TaraWatch is calling on the public, around the world, to make submissions to an advisory group that has been set up by the Irish Minister for the Environment, Heritage and Local Government, to review the current list of potential UNESCO World Heritage Sites in Ireland, known as the Tentative List (of potential nominees as World Heritage Sites).
The Irish Government is currently building the M3 motorway through the heart of the archaeological complex associated with the Hill of Tara, in County Meath, at the same time that it is proposing to nominate Tara to Ireland’s Tentative List. We are asking members of the public to sign our petition and to make submissions, before Friday, January 30th, 2009.

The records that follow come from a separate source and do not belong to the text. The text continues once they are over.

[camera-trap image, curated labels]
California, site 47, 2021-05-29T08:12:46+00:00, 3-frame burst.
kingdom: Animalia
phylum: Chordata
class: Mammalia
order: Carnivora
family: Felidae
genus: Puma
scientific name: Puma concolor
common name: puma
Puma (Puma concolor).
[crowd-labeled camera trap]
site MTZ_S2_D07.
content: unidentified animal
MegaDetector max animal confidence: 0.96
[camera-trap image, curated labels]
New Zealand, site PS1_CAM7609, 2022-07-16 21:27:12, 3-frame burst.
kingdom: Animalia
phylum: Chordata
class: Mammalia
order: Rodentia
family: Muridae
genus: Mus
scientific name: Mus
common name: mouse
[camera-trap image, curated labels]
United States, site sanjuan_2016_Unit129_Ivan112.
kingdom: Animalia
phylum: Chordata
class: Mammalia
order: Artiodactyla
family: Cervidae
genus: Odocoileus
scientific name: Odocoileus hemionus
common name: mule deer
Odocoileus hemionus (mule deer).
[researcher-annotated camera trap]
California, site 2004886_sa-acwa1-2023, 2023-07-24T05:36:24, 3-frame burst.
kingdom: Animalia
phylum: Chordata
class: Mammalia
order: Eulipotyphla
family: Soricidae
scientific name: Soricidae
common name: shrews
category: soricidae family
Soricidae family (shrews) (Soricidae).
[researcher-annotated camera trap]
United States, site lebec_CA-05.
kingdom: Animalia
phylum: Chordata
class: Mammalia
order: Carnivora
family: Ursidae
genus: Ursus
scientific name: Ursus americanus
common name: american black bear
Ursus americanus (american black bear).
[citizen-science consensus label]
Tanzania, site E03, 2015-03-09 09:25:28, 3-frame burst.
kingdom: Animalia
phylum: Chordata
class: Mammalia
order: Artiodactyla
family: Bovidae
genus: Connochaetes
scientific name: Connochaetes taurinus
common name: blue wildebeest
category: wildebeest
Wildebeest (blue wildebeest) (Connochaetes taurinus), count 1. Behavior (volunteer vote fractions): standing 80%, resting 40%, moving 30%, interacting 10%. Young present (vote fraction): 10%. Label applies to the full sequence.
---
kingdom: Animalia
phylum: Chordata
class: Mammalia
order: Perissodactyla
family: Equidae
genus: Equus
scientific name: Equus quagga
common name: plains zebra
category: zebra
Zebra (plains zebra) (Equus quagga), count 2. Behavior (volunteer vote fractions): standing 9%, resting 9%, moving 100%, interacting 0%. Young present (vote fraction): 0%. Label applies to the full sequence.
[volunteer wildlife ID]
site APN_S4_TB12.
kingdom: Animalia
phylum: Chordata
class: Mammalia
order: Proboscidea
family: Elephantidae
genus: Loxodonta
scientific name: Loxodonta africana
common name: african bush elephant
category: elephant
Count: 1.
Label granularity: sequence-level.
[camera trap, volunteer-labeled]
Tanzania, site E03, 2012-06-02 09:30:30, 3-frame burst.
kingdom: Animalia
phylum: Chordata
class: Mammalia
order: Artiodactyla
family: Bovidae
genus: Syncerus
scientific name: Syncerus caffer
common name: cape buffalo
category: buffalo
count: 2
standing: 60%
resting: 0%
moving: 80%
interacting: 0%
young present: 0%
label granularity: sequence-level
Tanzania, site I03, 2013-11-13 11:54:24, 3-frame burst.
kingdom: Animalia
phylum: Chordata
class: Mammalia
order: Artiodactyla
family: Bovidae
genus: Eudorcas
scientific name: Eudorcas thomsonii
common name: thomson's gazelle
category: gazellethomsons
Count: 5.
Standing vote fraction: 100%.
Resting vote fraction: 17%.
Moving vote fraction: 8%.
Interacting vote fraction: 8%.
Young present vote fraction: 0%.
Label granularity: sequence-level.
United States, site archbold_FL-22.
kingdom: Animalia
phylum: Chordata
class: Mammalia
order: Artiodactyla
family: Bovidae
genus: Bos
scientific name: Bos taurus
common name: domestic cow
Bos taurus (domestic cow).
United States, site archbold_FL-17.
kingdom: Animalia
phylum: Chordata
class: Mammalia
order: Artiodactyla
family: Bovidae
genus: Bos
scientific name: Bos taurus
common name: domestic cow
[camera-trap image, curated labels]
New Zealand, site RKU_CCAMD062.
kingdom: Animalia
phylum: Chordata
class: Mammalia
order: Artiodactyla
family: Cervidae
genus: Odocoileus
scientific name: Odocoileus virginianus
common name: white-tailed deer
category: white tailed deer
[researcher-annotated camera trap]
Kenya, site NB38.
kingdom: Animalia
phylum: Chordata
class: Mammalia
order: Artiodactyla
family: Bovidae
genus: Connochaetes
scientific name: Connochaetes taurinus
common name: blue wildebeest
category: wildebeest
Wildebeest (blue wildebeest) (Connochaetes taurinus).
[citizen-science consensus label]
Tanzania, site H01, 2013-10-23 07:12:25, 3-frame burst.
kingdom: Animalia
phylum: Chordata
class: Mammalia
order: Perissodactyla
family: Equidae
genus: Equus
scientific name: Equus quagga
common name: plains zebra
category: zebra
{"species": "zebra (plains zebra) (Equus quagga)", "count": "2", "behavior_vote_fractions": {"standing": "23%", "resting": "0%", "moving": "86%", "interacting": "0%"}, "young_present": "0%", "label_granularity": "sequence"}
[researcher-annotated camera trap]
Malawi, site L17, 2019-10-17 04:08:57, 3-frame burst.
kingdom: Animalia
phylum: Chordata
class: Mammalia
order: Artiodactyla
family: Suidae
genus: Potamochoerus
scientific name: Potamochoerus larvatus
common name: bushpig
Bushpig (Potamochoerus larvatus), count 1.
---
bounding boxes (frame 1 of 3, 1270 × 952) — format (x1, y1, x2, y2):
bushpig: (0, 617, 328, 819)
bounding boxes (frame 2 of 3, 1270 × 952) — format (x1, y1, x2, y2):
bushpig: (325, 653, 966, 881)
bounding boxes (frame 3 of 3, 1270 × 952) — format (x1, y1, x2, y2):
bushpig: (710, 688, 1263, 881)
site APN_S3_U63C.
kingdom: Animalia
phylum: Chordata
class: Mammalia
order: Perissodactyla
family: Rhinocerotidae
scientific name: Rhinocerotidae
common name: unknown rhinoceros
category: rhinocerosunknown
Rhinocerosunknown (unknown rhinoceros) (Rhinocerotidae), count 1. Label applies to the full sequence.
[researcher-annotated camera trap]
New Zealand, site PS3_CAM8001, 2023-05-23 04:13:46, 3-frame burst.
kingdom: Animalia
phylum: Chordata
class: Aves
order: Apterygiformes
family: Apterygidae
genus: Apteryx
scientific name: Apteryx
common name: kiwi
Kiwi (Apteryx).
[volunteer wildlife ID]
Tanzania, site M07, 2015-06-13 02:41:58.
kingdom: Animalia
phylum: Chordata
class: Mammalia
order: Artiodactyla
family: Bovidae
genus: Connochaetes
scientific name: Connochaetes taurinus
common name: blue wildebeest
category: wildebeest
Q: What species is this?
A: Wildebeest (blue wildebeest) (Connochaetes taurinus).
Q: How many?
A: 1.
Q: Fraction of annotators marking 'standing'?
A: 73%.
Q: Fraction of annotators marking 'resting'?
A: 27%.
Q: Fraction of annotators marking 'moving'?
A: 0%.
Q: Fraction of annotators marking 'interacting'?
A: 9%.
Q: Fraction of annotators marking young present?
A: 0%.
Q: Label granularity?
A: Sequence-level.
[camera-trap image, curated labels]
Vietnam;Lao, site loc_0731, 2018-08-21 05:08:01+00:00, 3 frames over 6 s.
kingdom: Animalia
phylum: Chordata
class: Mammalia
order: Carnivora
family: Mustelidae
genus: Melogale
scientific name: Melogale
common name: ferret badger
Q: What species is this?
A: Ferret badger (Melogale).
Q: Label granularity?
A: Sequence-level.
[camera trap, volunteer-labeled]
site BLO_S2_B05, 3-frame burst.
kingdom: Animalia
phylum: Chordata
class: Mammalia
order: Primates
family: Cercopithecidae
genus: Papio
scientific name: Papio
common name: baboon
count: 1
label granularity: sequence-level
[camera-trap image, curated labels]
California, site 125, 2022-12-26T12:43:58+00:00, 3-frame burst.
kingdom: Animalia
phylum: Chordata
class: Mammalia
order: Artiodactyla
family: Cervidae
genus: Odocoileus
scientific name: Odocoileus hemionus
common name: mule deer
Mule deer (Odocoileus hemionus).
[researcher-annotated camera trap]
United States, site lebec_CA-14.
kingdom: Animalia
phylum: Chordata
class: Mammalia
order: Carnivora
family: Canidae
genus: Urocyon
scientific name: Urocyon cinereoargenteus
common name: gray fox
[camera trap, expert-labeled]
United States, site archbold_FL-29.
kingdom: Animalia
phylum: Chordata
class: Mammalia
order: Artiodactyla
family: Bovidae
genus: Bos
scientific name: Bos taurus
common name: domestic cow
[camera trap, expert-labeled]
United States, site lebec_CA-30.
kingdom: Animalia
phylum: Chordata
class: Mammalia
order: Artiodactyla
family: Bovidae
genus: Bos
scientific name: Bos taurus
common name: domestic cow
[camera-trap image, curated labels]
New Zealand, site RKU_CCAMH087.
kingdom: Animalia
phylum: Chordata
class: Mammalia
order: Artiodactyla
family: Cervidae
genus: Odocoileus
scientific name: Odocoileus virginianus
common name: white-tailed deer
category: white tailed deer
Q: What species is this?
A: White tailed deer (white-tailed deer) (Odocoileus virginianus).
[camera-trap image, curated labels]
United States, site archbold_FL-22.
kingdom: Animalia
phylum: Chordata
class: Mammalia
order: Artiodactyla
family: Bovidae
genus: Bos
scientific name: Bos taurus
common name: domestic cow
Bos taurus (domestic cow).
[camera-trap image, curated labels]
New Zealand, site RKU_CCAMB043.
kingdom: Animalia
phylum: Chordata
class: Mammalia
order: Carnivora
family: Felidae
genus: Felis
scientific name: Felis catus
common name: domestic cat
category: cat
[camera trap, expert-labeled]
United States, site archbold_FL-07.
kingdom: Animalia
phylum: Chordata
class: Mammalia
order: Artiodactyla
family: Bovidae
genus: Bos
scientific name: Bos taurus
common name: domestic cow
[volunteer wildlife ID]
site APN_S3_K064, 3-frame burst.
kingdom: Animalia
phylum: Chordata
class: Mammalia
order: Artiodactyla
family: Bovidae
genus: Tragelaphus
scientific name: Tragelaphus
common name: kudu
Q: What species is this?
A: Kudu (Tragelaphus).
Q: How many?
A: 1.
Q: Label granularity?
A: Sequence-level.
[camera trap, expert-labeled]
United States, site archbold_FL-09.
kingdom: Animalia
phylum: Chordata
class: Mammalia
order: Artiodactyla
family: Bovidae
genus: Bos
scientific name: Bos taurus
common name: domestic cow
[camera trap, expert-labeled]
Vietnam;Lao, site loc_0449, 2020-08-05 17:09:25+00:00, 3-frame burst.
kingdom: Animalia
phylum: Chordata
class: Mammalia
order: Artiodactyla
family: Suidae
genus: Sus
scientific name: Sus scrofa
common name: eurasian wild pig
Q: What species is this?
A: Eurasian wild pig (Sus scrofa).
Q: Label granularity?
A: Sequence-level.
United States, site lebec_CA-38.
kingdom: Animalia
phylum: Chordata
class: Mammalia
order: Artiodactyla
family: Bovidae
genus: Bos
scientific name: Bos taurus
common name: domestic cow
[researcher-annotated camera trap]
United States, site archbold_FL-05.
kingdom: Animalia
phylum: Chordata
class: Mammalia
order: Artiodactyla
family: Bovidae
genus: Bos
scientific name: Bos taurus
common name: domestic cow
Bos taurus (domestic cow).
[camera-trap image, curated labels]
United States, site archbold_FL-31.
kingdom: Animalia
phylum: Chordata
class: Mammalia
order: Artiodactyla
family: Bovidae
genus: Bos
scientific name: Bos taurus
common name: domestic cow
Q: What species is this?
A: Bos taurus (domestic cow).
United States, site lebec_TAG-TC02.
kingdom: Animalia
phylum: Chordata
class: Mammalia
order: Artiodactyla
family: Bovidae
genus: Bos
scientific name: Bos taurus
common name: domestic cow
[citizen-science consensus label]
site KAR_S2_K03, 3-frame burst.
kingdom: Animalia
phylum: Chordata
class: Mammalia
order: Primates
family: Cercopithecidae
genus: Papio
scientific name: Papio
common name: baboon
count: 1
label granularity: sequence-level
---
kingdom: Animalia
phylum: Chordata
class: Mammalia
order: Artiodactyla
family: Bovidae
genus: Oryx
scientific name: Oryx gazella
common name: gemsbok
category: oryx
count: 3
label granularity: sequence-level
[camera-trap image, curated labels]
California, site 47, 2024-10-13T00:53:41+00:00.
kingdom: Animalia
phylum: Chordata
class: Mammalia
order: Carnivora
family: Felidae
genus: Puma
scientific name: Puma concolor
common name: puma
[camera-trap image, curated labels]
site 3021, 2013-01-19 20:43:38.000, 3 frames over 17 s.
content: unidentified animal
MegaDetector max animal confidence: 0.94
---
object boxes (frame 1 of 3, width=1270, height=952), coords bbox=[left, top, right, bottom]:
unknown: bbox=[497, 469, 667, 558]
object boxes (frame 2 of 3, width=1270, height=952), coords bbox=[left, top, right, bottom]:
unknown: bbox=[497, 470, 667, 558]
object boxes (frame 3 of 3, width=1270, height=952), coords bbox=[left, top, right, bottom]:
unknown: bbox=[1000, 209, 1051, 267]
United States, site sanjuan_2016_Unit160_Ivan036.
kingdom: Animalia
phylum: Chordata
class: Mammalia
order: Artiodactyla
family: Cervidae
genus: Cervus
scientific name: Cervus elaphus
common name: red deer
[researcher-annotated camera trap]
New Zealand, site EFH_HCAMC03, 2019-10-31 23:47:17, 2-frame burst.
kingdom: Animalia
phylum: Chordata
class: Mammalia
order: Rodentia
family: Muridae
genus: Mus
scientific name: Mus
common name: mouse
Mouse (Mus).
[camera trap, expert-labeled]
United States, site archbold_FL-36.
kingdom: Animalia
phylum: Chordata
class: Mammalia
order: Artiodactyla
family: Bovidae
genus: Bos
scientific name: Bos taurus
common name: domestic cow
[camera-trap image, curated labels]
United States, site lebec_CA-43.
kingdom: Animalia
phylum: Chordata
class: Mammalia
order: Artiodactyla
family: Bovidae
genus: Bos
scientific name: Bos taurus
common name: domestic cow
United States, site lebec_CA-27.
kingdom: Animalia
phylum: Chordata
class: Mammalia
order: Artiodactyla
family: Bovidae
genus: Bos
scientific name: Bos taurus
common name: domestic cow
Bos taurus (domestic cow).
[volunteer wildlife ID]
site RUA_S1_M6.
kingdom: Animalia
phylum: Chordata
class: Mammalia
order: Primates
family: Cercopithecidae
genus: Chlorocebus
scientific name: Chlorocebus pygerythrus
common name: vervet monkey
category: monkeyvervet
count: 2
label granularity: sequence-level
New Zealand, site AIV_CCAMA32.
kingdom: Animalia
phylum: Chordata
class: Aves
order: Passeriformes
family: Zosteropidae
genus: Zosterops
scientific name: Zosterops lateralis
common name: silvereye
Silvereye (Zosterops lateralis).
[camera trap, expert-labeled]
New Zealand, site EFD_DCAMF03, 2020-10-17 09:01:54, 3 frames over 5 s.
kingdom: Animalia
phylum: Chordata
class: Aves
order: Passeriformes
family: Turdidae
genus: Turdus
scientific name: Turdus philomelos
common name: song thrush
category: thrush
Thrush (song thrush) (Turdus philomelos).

Email your submission to email@example.com
Our position is that:
– The Hill of Tara complex qualifies for World Heritage status as a natural and cultural landscape of outstanding universal value, due to its unique cultural significance, and the extent of the surviving remains. Tara covers a much larger area than that the 100 acres of State-owned land on the summit of the Hill, which currently delimits the ‘national monument’. The M3 passes through the middle of the area to be protected.
– The entire Tara archaeological complex and cultural/natural landscape should be declared a World Heritage site. Expert bodies such as the World Monuments Fund, the Heritage Council, have recognised Tara consists of the entire Hill of Tara along with the Tara / Skryne valley, as well as the defensive forts that encircle the hill, including national monuments such as the defensive forts of Rath Lugh (to the east), Rath Miles (to the north) and Ringlestown Rath (to the west), and have called for the re-routing of the M3.
-The M3 motorway, due to open in 2010, should be re-routed outside of the Tara complex, before the site is given UNESCO World Heritage Protection. It would be a breach of the World Heritage Convention for UNESCO to inscribe the site, with the M3 passing through it. This is confirmed by the fact that Tara was placed on the World Monuments Fund, 2008-2010 List of 100 Most Endangered Sites
For more information please visit http://www.tarawatch.org/?p=780
Background on why Tara is so special.
The Hill of Tara (Irish Teamhair na Rí, “Hill of the Kings”), located near the River Boyne, is an archaeological complex that runs between Navan and Dunshaughlin in County Meath, Leinster, Ireland. It contains a number of ancient monuments, and, according to tradition, was the seat of Árd Rí na hÉireann, or the High King of Ireland. Current scholarship based on the research conducted by the Discovery Programme, indicates that Tara was not a true seat of Kingship, but a sacral site associated with Indo-European Kingship rituals.
In Irish mythology it is said to be the sacred place of the Gods and a door way to other worlds. From atop Tara one can see half of the counties in Ireland and other sacred sites like Newgrange and further north the Hill of Slane where Saint Patrick lit his Pascal fire just prior to coming to Tara to confront the ancient pagan religions at their most powerful spot. There are many, many monuments and earthen structures on Tara dating as far back as 2500B.C. along with over 30 visible monuments and even more that have not been discovered.
A grave was found near the hill that is supposedly that of King Lóegaire, who was said to be the last pagan king of Ireland. During the rebellion of 1798, United Irishmen formed a camp on the hill but were attacked and defeated by British troops on 26 May 1798 and the Lia Fáil was moved to mark the graves of the 400 rebels who died on the hill that day. In 1843, the Irish Member of Parliament Daniel O’Connell hosted a peaceful political demonstration on Hill of Tara in favour of repeal of the Act of Union which drew over 750,000 people, which indicates the enduring importance of the Hill of Tara.
It is also under attack to be ripped and torn in a most sacrilegious manner by those who have no respect for such things and are blinded by greed with tainted hearts filled will corruption. A privately funded toll road is planned to run right through the Tara Hill Valley desecrating the bones of our ancient ancestors and forever scaring the heart of Tara.
This road is needed to be sure, but an alternate route could easily be instigated around the valley saving Tara and protecting it for future generations. However, the National Road Authorities will have nothing to do with this alternate route and plan to go ahead with the original destructive route.